YOUR OBJECTIVE:
Copy the data below word for word, from the line containing "How far is the sofa" through the end of the data.

/---

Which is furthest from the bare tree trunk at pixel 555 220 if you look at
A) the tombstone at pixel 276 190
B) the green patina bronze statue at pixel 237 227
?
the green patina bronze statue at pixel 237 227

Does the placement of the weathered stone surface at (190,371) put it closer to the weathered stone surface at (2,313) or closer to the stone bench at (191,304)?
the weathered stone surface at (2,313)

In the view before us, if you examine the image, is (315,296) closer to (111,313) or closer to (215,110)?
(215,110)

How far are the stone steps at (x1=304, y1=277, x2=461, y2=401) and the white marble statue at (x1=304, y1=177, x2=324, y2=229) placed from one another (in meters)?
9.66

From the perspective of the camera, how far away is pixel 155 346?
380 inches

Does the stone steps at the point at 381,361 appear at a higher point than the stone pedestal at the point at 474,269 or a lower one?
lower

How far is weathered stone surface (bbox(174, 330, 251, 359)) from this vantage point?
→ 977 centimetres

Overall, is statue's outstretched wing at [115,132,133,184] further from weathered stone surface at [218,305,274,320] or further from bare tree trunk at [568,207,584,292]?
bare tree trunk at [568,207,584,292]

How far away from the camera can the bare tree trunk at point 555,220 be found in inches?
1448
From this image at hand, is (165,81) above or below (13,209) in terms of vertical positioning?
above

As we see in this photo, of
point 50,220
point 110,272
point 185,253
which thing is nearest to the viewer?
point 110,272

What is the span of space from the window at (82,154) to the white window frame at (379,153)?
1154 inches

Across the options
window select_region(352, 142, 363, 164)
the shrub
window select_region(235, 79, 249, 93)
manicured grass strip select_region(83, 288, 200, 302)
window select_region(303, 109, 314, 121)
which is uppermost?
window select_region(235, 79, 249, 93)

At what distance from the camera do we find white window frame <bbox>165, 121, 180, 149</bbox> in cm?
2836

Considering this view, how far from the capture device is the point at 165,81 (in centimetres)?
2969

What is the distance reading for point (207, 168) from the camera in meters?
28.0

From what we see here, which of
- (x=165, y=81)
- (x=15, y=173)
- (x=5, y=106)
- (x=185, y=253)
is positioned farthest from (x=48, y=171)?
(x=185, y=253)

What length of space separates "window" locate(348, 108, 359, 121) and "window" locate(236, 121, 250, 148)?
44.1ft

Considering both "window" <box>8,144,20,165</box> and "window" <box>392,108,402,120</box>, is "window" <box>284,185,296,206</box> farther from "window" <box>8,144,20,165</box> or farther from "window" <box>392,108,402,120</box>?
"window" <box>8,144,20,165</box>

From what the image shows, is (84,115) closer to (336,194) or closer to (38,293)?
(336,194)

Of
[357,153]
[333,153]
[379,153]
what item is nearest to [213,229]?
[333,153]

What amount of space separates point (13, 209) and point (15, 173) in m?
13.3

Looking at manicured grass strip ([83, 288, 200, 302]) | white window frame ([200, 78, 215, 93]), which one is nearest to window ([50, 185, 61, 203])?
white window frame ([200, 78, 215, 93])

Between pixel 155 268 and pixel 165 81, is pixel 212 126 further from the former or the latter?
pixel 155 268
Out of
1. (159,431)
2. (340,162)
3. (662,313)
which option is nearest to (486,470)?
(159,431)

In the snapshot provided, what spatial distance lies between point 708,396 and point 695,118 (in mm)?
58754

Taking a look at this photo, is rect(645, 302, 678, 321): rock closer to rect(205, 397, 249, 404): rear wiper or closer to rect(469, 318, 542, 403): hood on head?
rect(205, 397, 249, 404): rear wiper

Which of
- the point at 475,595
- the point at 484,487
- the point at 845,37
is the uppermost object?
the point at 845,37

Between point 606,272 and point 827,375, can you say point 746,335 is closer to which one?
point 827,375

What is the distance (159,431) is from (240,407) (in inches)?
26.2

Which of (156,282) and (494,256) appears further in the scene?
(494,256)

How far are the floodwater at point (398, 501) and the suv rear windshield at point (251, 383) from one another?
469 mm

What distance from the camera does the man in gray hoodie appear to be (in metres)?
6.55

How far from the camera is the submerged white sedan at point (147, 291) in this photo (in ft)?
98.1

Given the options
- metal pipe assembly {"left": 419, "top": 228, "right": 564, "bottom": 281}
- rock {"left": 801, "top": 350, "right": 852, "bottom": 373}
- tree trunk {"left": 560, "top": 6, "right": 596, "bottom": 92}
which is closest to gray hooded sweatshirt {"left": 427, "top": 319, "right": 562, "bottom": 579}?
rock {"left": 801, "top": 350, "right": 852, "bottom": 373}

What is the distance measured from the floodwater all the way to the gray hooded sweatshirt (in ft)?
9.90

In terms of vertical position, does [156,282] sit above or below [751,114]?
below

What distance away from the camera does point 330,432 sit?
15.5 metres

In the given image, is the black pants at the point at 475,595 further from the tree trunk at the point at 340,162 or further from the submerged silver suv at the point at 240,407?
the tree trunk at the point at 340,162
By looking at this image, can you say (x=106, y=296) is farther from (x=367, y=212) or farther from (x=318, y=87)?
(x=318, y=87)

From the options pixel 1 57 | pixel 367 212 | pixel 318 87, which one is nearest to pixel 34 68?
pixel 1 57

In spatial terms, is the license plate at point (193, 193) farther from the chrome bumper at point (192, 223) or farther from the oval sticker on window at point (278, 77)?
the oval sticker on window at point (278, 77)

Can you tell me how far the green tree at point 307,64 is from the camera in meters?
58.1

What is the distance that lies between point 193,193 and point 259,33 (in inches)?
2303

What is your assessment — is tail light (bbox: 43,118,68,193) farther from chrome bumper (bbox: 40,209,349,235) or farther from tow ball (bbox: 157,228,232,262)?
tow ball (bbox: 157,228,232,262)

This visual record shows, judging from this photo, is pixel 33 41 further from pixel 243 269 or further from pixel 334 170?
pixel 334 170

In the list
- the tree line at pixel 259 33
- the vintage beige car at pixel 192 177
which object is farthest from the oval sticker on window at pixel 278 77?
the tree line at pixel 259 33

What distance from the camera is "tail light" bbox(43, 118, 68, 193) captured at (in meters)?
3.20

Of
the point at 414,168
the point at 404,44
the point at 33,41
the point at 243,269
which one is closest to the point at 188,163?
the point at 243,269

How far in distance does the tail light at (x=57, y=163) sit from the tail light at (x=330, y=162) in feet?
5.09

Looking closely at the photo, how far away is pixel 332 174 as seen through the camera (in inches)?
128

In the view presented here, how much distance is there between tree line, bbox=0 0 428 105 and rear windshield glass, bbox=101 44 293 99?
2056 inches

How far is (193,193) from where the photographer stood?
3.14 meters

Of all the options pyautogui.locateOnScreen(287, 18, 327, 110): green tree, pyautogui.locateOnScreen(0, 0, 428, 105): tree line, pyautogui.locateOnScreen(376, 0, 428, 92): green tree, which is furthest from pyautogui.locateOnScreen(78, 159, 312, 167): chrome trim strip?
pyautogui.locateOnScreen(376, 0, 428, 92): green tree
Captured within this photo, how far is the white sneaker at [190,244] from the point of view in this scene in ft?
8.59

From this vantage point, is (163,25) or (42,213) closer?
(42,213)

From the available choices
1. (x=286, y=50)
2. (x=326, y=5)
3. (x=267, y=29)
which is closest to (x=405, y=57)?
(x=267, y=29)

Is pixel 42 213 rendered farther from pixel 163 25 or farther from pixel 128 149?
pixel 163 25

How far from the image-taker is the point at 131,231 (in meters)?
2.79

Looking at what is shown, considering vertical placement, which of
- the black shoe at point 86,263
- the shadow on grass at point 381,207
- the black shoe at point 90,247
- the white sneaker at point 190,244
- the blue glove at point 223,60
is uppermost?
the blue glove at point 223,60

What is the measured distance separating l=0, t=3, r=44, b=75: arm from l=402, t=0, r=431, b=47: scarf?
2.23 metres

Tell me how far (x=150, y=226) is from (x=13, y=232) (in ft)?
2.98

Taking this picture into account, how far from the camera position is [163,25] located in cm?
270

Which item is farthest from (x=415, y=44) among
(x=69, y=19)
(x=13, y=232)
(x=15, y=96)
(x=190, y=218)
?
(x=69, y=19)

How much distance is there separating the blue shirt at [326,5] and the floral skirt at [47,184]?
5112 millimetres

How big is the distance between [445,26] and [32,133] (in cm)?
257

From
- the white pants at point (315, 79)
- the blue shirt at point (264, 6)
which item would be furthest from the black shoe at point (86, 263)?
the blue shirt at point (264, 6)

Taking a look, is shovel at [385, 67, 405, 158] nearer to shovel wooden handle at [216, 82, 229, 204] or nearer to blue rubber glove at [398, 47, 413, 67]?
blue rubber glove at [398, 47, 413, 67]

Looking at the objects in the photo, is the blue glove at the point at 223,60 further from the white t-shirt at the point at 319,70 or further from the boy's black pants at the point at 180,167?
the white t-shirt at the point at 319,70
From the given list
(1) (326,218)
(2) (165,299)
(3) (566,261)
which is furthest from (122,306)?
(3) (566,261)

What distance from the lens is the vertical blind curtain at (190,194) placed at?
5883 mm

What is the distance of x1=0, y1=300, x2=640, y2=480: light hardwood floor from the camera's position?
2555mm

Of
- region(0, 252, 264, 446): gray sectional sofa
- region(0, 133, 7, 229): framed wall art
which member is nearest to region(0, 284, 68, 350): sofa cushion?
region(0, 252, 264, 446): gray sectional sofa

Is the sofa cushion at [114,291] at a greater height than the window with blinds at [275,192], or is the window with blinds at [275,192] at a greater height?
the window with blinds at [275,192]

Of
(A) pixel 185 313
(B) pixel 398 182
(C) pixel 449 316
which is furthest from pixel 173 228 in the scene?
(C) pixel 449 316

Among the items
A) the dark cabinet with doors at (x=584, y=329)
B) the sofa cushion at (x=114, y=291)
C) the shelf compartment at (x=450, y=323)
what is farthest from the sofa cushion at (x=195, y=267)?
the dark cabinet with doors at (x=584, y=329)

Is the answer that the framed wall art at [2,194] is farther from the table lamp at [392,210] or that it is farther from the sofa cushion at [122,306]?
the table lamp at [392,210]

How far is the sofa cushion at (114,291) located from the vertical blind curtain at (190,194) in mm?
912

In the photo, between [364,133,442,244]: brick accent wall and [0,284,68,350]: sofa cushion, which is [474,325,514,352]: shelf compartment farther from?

\---

RESULT OF THIS EXERCISE:
How far is the sofa cushion at (114,291) located from the vertical blind curtain at (190,194) in mm?
912

In the photo, between [364,133,442,244]: brick accent wall and [0,284,68,350]: sofa cushion, which is [474,325,514,352]: shelf compartment farther from?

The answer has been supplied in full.